The next step is to perform a simple regression analysis. While some may shy away from statistics, regression can be a helpful tool to estimate whether a stock is over- or undervalued. Essentially, regression analysis shows how much each variable contributes to a stock’s price. This allows you to calculate an expected price for the stock based on its performance relative to others. By comparing this expected price to the current market price, you can get a sense of whether the stock might be undervalued or overvalued.
It’s essential to recognize that one of the main weaknesses of this approach lies in the calculations, which rely heavily on the quality of the input data. Additionally, the selected variables provide only a snapshot of a company's performance at a specific moment in time, introducing potential biases. For instance, a well-performing and undervalued company might be excluded due to a one-time event, like a write-off affecting earnings. Other risks stem from statistical issues, such as skewed distributions, which can further distort results.

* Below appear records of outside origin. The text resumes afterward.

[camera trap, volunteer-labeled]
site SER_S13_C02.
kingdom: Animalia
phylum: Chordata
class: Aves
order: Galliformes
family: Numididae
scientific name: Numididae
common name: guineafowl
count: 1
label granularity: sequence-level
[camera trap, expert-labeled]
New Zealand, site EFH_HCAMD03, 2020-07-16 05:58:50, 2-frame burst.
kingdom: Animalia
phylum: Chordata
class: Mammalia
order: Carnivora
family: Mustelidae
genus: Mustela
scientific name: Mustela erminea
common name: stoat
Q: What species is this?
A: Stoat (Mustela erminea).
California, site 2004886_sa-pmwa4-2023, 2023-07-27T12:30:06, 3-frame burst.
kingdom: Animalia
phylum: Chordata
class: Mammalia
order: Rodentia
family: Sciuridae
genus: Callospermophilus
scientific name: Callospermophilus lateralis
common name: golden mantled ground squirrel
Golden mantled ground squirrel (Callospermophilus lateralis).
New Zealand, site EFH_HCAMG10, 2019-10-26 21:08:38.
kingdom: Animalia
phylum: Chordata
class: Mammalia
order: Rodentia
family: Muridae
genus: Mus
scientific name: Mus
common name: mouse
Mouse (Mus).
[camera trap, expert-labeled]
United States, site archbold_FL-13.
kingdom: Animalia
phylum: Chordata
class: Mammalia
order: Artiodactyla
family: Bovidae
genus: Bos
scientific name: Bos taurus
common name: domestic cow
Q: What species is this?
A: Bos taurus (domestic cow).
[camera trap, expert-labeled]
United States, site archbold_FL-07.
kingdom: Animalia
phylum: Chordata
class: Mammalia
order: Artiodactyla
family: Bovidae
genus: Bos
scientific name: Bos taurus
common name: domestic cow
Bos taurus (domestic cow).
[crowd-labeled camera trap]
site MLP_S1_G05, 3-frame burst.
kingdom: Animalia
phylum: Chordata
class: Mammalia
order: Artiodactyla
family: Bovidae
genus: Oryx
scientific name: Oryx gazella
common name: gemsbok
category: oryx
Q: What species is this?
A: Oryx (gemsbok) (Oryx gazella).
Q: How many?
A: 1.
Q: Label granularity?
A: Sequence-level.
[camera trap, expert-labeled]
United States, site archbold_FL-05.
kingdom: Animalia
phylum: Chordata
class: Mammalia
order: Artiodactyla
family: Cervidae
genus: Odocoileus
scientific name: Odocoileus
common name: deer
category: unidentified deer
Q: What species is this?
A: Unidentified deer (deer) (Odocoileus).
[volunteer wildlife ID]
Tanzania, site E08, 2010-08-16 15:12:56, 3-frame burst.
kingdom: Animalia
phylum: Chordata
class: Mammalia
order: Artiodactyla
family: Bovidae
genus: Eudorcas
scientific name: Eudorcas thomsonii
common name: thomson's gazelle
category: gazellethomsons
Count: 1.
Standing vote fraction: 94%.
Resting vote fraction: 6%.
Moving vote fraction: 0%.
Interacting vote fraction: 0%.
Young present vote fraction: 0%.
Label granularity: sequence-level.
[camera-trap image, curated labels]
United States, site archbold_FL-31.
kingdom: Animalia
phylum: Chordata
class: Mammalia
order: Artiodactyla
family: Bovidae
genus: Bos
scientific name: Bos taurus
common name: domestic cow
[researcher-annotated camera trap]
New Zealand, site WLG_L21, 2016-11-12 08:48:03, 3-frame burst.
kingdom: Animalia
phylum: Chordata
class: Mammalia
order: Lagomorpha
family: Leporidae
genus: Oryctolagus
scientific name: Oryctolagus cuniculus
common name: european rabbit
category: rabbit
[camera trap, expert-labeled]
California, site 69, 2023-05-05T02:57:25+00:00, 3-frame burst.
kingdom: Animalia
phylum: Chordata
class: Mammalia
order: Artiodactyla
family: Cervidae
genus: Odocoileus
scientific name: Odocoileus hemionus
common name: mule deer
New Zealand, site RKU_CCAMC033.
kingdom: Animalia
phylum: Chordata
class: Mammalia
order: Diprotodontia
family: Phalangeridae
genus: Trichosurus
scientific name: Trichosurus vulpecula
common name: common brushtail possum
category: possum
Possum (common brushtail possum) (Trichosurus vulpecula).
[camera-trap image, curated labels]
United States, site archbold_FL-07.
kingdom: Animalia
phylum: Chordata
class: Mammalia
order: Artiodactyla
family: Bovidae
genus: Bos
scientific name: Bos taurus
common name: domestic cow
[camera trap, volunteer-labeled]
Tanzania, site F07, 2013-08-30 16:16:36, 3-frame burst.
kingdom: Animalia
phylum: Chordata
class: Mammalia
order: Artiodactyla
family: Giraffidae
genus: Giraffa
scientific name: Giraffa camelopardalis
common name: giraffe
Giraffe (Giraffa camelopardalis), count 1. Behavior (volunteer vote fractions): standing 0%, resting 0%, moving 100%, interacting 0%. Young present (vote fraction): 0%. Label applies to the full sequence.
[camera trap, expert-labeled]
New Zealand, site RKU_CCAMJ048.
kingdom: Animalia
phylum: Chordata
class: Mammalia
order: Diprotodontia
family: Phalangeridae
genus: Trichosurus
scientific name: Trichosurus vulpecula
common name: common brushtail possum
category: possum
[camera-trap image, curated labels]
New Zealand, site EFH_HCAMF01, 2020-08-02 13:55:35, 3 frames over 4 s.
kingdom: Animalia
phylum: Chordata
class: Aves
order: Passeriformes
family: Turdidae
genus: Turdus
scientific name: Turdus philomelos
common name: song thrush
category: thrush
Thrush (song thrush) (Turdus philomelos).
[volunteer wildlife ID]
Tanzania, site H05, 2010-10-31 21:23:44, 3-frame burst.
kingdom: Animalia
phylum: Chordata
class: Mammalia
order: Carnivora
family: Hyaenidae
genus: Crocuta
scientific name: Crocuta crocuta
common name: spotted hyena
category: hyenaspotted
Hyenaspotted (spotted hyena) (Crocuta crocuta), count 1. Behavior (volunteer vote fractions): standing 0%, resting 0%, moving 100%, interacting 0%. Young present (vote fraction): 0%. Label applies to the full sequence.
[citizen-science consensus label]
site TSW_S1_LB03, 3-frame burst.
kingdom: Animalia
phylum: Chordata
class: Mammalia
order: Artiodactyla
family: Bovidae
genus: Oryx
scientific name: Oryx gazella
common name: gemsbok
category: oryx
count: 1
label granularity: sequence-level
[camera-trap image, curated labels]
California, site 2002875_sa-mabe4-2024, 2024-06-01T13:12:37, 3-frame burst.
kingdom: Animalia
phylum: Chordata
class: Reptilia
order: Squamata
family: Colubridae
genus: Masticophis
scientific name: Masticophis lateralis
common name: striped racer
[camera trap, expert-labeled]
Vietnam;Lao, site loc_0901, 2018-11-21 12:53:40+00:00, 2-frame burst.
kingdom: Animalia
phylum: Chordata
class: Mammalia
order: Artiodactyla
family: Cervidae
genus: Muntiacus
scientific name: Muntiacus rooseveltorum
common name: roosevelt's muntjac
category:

Step 3: Final Stock Selection
The final step is to create a shortlist of stocks for deeper investigation. A good starting point is to look for stocks that consistently perform above the median across most variables and are also undervalued according to your regression analysis. These are the stocks that are performing well based on your chosen metrics but may not have their full potential reflected in their current price.
After narrowing down the list, it’s time to conduct a brief investigation of each company, reviewing their profiles and key financial metrics. At this point, we recommend focusing on the 3 to 5 stocks that seem most promising for further analysis.
Conclusion
In conclusion, stock screening is a powerful tool for refining a large set of potential investments into a more manageable list of stocks for further review. While it doesn’t make buy decisions for you, it significantly improves the efficiency of stock selection by highlighting key financial metrics that align with your investment strategy. By using methods like median-based comparisons and regression analysis, you can identify undervalued stocks with strong performance indicators, giving you an edge in finding opportunities that may beat the market. Ultimately, stock screening is a practical starting point for conducting more in-depth research and making smarter investment decisions.